Assigned task.
Please restate the data below word for word, omitting all images.

Collected material.
------------

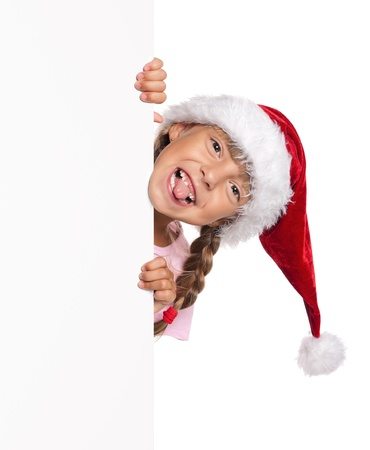 Little girl in Santa hat Stock Photo - 15315331
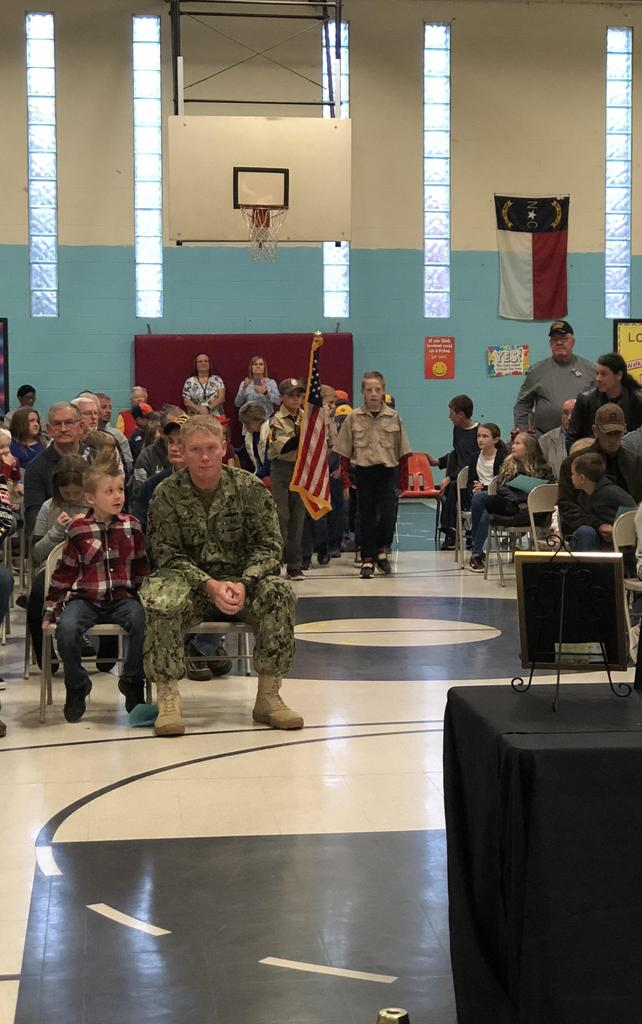 Scouts present the American flag at the RCES Veterans Day assembly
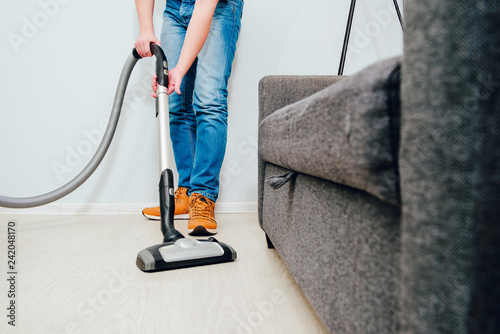 The man is vacuuming in the apartment Tablou Canvas
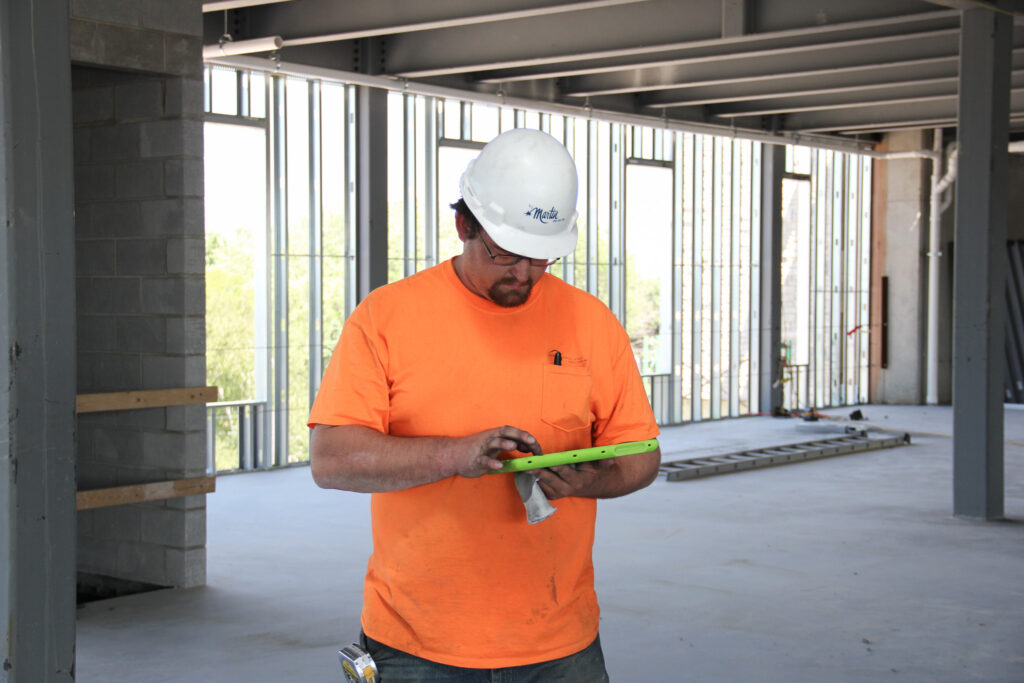 Paperless building plans held by man in hardhat and orange shirt.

------------

Output of the task.
 Little girl in Santa hat Stock Photo - 15315331
 Scouts present the American flag at the RCES Veterans Day assembly
 The man is vacuuming in the apartment Tablou Canvas
 Paperless building plans held by man in hardhat and orange shirt.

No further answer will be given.